Поскольку днём здесь было шумно, а ночью куда тише, подруги решили, что Тагиру надо будить и поить серебром в светлое время суток. Они нашли мясную лавку, купили добрый кусок свежего мяса и отправились потчевать своего питомца.
Со времени нашей последней встречи Тагира мало изменилась, разве что в весе прибавила. Ящик пока не был ей мал, и она терпеливо сидела в нём, так, как на прощанье велел ей Римол. Он сказал:
- Тагира, это Зула, дочка Дана. Ты помнишь?
И рыскарь повторил:
- Это Зула, дочка Дана. Ты помнишь. Здравствуй, Зула, как дела у Дана?
Римол продолжал:
- Тагира должна слушаться дочку Дана и её друзей.
И рыскарь повторил:
- Тагира должна слушаться дочку Дана и её друзей.
И теперь каждый раз, когда открывали ящик, скрипучим голосом ящер интересовался у друзей, как они поживают, какая сегодня погода, как дела у Дана. Потом следовала трапеза из сырого мяса и серого хлеба, а после Тагира пила серебро. Если дело происходило поздно ночью на пустынной дороге, Лувис или Гаэтано говорили ящеру:
- Ты можешь выйти и погулять.
Рыскарь спрыгивал с насеста, на котором сидел в своём ящике, делал несколько прыжков по дороге, раскрывал тонкие чешуйчатые крылья, словно собираясь взлететь, но не взлетал. Тагира смотрела в небо, тянула к нему свою уродливую голову, вдыхала ночной воздух огромными ноздрями, потом поворачивалась к людям и ждала указаний. Такое послушание и нравилось друзьям, и пугало их. Гаэтано иногда подходил к Тагире и гладил её по жуткой морде с острым зубастым клювом, по узкому лбу и небольшим рожкам. Она ласкалась к нему, касалась крылом его плеча и заглядывала в глаза. Зула старалась поменьше общаться с монстром. Что касается Бэрка, то он предпочитал делать вид, будто вовсе забыл, что за груз у них в ящике, и участвовал только в его погрузке. Он до сих пор не мог опомниться от ужаса, который испытал, услышав рассказ Зулы и Лувис об их ночном приключении в канун праздника Второго урожая. Он и сам не понимал, как позволил уговорить себя принять участие в этой авантюре – спасении зеркального ящера. Наверно, только трусость его и выручила: попытался сделать вид, что ему вовсе не так страшно, как на самом деле. Бэрк очень надеялся, что Дан найдётся где-нибудь на полпути, и тогда всё кончится. Дан снова отправится в своё путешествие, а он, Бэрк, – в своё.

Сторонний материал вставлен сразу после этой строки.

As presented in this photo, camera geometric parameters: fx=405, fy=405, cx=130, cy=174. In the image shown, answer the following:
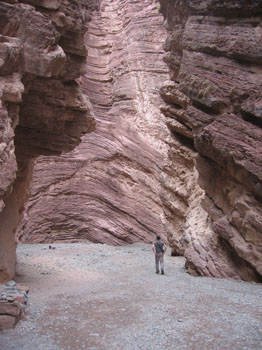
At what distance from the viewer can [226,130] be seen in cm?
1237

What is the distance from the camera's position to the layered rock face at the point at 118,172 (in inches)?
985

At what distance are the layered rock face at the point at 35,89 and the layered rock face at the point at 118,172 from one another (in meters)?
9.62

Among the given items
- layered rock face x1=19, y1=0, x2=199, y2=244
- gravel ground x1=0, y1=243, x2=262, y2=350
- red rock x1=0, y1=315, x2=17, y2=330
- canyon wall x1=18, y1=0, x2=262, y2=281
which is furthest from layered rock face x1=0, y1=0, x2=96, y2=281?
layered rock face x1=19, y1=0, x2=199, y2=244

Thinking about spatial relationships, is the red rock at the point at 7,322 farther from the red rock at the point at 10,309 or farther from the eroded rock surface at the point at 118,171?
the eroded rock surface at the point at 118,171

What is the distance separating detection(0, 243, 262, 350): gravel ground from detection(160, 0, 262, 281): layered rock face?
109 centimetres

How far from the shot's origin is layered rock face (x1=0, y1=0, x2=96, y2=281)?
29.3 feet

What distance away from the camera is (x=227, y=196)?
12.9 m

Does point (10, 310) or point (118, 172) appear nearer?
point (10, 310)

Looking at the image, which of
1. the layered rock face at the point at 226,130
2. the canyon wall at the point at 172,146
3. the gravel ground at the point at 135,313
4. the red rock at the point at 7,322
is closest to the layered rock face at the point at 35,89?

Когда Лувис и Зула вернулись в «Розовую ладью», они поднялись в свою комнату, заперли за собой дверь и открыли ящик. Сонная Тагира с их разрешения спрыгнула с насеста и проскакала по комнате несколько кругов на своих когтистых, почти птичьих лапах. Они не просили её вести себя потише – во всём здании и на улице стоял невообразимый гам. Никто не стал бы жаловаться, что в комнате на втором этаже постояльцы принялись скакать да прыгать. Лувис навела чистоту в ящике, пока Зула нарезала сырое мясо и готовила серебряное питьё. Волшебного песка становилось всё меньше и меньше.
Ящер поел, выпил зеркальную микстуру и уселся на кровати между девушками. Тагира смотрела по очереди то на одну из них, то на другую, раскачивалась, проявляла беспокойство и как будто не находила то, что искала.
- Ну, что тебе? Кого потеряла? – спросила Лувис, зная, что рыскарь может и не ответить. Так и было, Тагира молчала какое-то время, потом вдруг прошуршала:
- Болит!
- Что болит? Тебе больно? Ты ударилась? Заболела?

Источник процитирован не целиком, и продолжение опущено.